• [Die Aufgabe] Schreibe die Forumsdiskussion über das Auslesen von Datenbankwerten in Java weiter. Beginne direkt nach dem letzten Satz des letzten Beitrags.

Okay, hat jetzt soweit funktioniert, vielen Dank.


----------



## SlaterB (2. Sep 2009)

"zuweisung auf die Klasse", "Resultset ein Teil der Verbindungsklasse" sagt mir leider im Moment nix,

aktueller Code + vollständige Fehlermeldungen könnten helfen,
sonst bitte neu formulieren 

edit: inzwischen hast du dein Posting editiert, viel mehr kann ich aber auf 'ich habe irgendeinen Fehler' auch nicht antworten


----------



## maxth (2. Sep 2009)

Ja...okay hab es hinbekommen, 

ich musste nur Resultset importieren, und um die while ein Try / catch setzen, und dann kamen schon die ergebnisse. 

Vielen Dank, meist reicht eigentlich selber nach denken!


----------



## maxth (2. Sep 2009)

so, ich bin leider noch nicht der erfahrenste Entwickler. 

Jetzt hab ich noch mal eine Frage, ich möchte ein Programmschreiben nach dem MVC Konzept. die GUI habe ich hier in dieser klasse nur zum TEst, in der fertigen version soll diese Klasse eine Model Klasse werden. Was wäre nach deiner bzw. eurer Meinung die beste Art die Werte aus der Datenbank abzuspeichern. Mit Arrays habe ich schon gearbeitet tue mich aber noch ein bisschen schwer damit.

• [Bereitgestelltes Material]
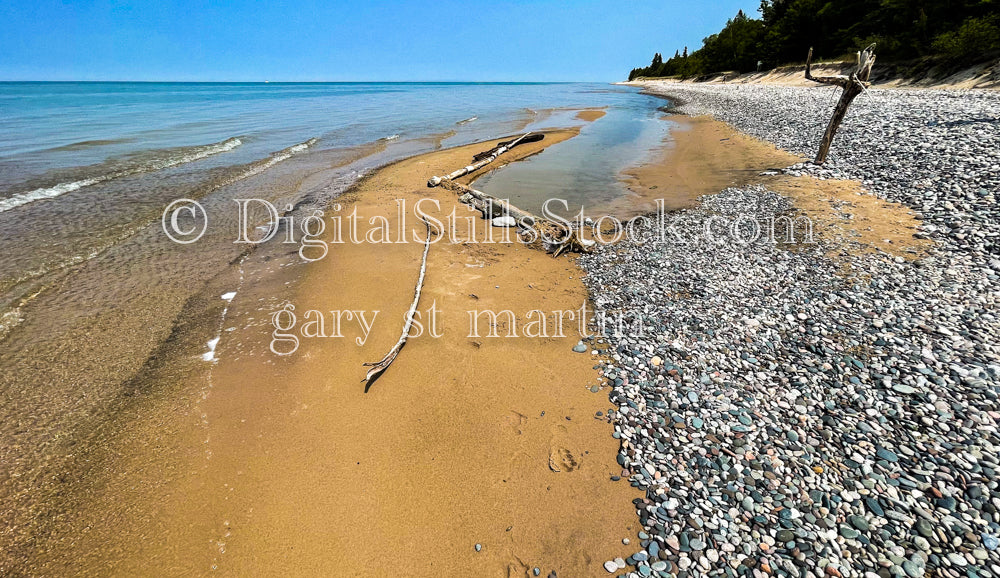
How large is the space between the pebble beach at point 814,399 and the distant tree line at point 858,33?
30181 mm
==
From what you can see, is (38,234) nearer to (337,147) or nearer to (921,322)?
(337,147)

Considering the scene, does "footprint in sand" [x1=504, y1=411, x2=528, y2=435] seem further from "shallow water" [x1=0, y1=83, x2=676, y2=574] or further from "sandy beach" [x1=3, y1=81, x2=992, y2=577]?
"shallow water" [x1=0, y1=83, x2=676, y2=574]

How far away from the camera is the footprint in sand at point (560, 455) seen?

• [Lösung]
Könnt ihr mir vielleicht einen tipp geben?


----------



## SlaterB (2. Sep 2009)

zweidimensional Arrays sind ok,
noch besser wäre, wenn du für Vermieter eine eigene Klasse hättest, 
und dann nur noch eine Liste/ ein Array von Vermieter-Objekten


----------



## maxth (2. Sep 2009)

Ja okay, ich wollte sowieso eine Vermieter Klasse machen.

 Also wäre dies besser zu Realisieren mit einer Arraylist. Und alle Einträger der Datenbanktabelle einfach in der Liste zu adden.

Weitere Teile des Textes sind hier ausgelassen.